共存の必須条件はまず敬愛であり、次は譲り合うのではなく、己が譲ることだとフランスの哲学者が言っていた。

 この言葉は読む度にページをめくる手を止めじっと見つめる言葉だ。それなのに、いつも忘れて、また再読する時に改めて深く感動する。今日も電車の中で視線がその言葉に釘付けになり、潤んだ目を何度も瞬きさせた。よくよく考えれば当たり前のような考えだが、日々に当てはめるとやはり重要なことだ。同じ本を読んでいてもこの言葉にこれほどまでに感動する人はもしかしたらいないのかもしれない。そうだとすれば、何故私がこの言葉に毎回引っかかるのか、それを考えることは大切かもしれないと考えていた。次のページへ進む気がしなくて、本を閉じてバッグにしまった。ちょうど私の乗っていた中央線新宿方面行きの電車は高円寺に到着したところで、窓からちょうど見えるジムのビルに宣伝のために置かれた手を広げた人形の不器用な表情を見つめながら、「たくさんの言葉を知っていることと、ひとつの言葉の美しさと重みを知ってることとは、比べられないしどちらも尊いな」と考えていた。伊集院が訪れた場所場所が出てくるせいか、一瞬私もこれからどこか遠くへ行っているかのような錯覚に陥ったが、私の体は自然と新宿で下車していた。
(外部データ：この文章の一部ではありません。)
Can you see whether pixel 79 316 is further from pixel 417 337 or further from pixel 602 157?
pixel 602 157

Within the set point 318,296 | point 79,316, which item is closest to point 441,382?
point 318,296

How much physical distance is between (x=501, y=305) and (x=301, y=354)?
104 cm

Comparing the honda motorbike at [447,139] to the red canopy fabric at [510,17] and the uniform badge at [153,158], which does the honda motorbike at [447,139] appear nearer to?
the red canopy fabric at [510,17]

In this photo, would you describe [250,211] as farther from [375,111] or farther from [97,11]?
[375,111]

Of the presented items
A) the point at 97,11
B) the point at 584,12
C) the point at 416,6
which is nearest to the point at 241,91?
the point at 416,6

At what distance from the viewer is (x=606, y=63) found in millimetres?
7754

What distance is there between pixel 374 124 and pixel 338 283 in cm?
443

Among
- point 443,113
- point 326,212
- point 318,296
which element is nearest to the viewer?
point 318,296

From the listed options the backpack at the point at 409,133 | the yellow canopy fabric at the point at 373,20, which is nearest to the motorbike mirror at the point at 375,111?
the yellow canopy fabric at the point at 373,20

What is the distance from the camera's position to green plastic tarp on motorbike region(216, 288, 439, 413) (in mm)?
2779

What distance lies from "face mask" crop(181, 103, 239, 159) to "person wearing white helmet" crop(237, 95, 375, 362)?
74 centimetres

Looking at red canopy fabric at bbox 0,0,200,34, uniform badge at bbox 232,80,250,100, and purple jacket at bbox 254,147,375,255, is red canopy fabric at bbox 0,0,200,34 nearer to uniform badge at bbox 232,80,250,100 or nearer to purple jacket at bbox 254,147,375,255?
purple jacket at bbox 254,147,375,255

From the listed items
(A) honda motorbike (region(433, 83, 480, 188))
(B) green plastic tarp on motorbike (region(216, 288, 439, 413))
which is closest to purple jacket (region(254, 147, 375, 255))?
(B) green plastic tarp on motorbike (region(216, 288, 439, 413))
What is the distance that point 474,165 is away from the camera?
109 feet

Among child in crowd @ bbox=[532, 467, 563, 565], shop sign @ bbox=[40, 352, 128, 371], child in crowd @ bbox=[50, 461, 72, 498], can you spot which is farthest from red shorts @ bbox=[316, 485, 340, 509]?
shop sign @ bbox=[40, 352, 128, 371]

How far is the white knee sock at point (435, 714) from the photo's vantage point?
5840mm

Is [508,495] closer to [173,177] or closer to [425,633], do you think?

 1時間残業して退社。風は冷たいが、心なし空気に春を感じた。まだ2月にもなっていないのでただの天気の気まぐれなのだろうが、雪を恋しいと言いつつもやはり春を思うと心が爽やかになる。

 来月、無料で4回体験できるというオンラインの韓国語講座に登録した。レッスンを受けるのは初めてだし、韓国語をしっかりと発話するのも初めてなので緊張するが、恥ずかしがらずにどんどん練習していきたい。韓国語能力試験の教科書も今週買うつもりなので、本格始動だ。

 明日はパン屋のバイトが終わった後、親友と寿司を食べに行くことに。今日ひとつはっきりと決めたことがあるので、それを報告したいと思っていたのだ。徒歩5分に住んでいるのに毎週会わないと寂しい親友。明日も幸せな1日が待っている。